Arithmetic functions

The quotient groups \gamma_r(F)/\gamma_{r+1}(F) are free abelian groups of rank given by the formula for dimension of graded component of free Lie algebra. Explicitly, if S has size n, this is:

\frac{1}{r} \sum_{d|r} \mu(d)n^{r/d}

Function Value Explanation
nilpotency class c by construction (note that the class being exactly c is relatively easy to check, and follows also from the existence of any group with class exactly c).
Hirsch length \sum_{r=1}^c \left(\frac{1}{r} \sum_{d|r} \mu(d)n^{r/d}\right) We have to add up the ranks of all the successive factor groups in the lower central series.
minimum size of generating set n by construction

Group properties

Property Meaning Satisfied? Explanation
nilpotent group Yes
UL-equivalent group upper central series and lower central series coincide Yes

Particular cases

Hirsch lengths

We work with the group with n generators.

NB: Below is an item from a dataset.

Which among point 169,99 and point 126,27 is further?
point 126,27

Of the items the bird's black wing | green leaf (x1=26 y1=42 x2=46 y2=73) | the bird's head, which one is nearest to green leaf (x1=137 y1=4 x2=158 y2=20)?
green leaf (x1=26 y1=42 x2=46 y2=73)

Nilpotency class c Rank of center as a free abelian group (given by formula for dimension of graded component of free Lie algebra) Hirsch length (equals sum of rank of center and Hirsch length of preceding group)
1 n n
2 \frac{n^2 - n}{2} \frac{n(n + 1)}{2}
3 \frac{n^3 - n}{3} \frac{n(n+1)(2n+1)}{6}
4 \frac{n^4 - n^2}{4} \frac{n(n+1)(3n^2 + n + 2)}{12}